> **Exercise data**:

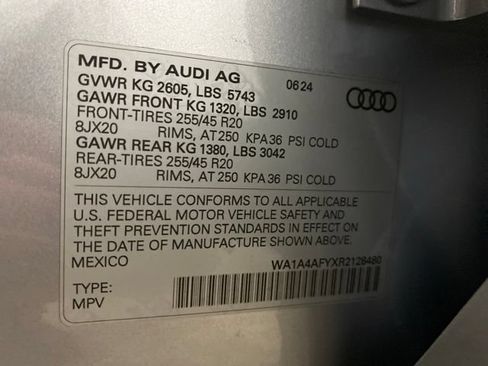 Used 2024 Audi SQ5 Premium w/ Convenience Package AWD/4WD image 97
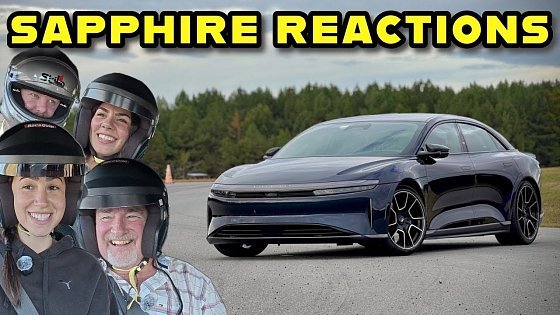 Video: Lucid Air Sapphire Reactions! 1,234 Horsepower Passenger Experience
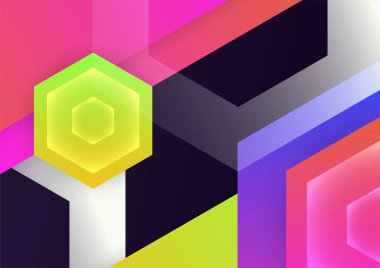 Soyut renkli geometrik vektör gradyan arkaplan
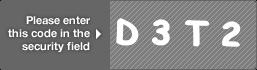 captcha code for visual authentication  letter D number 3 letter T number 2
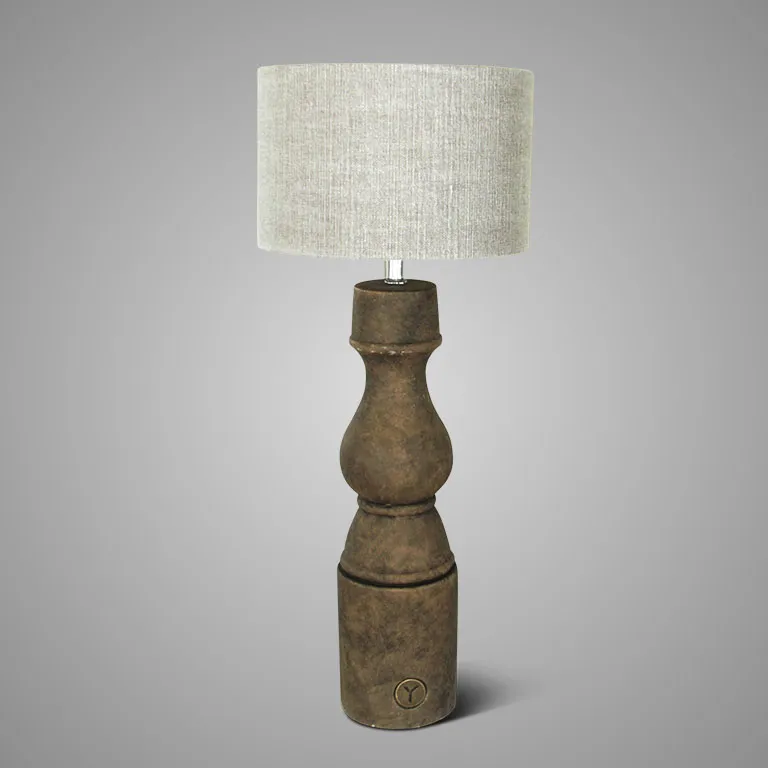 Lamp Baluster Grandeur Majestic Brown L D.12 H.53 (BRSE34/27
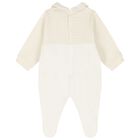 Ivory & Gold Logo Babygrow, 1, hi-res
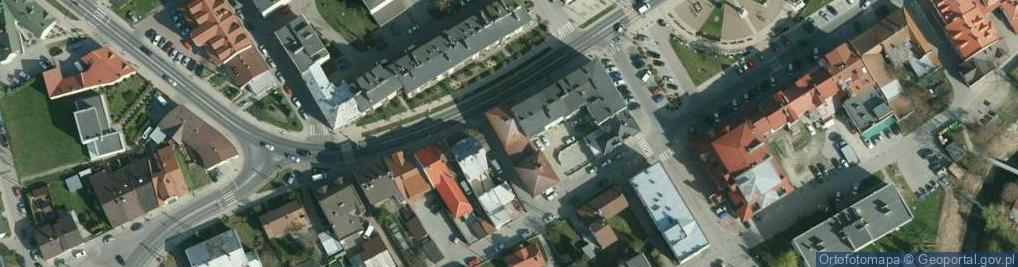 Zdjęcie satelitarne PTTKgo Oddział w Ropczycach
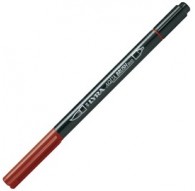 Pennarello a 2 punte AQUA BRUSH DUO rosso Venezia LYRA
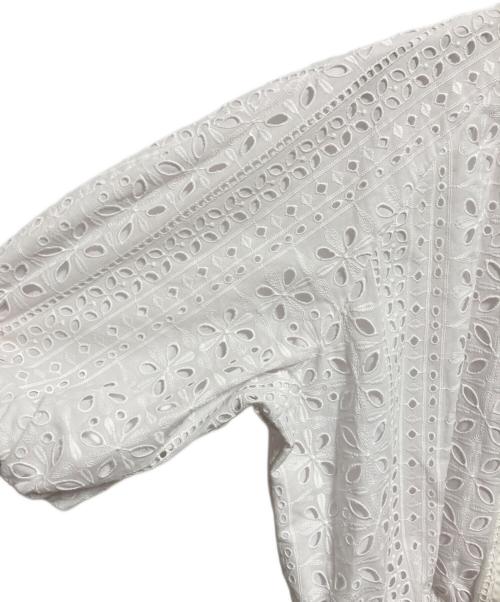 theory luxe（セオリーリュクス）theory luxe (セオリーリュクス) ALIYA EYELET KAYLEE ホワイト サイズ:38の古着・服飾アイテム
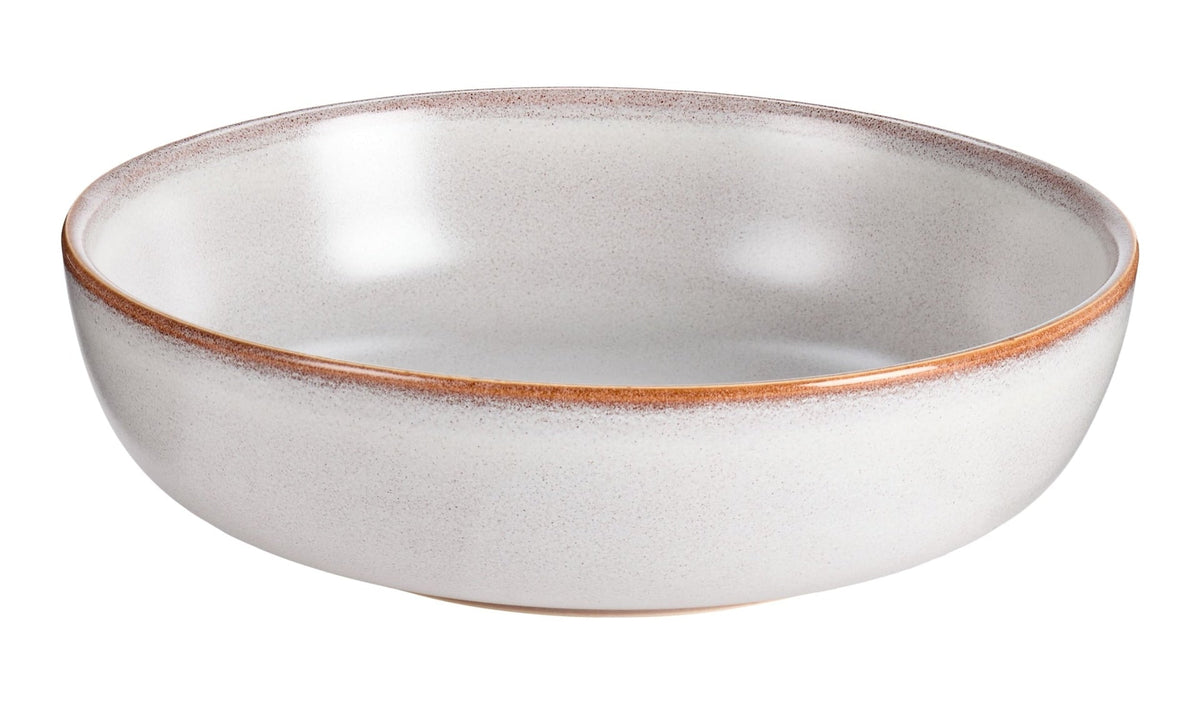 Reactive Glaze Dinner Bowl, 1-pc, White with Reactive Glaze M8J1 - product image 1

> **Requirement**:
Set down exactly, and only, the lines from the one holding "Lamp Baluster Grandeur" to the end of the records above, leaving every picture out.

> **Output below**:
 Lamp Baluster Grandeur Majestic Brown L D.12 H.53 (BRSE34/27
 Ivory & Gold Logo Babygrow, 1, hi-res
 Zdjęcie satelitarne PTTKgo Oddział w Ropczycach
 Pennarello a 2 punte AQUA BRUSH DUO rosso Venezia LYRA
 theory luxe（セオリーリュクス）theory luxe (セオリーリュクス) ALIYA EYELET KAYLEE ホワイト サイズ:38の古着・服飾アイテム
 Reactive Glaze Dinner Bowl, 1-pc, White with Reactive Glaze M8J1 - product image 1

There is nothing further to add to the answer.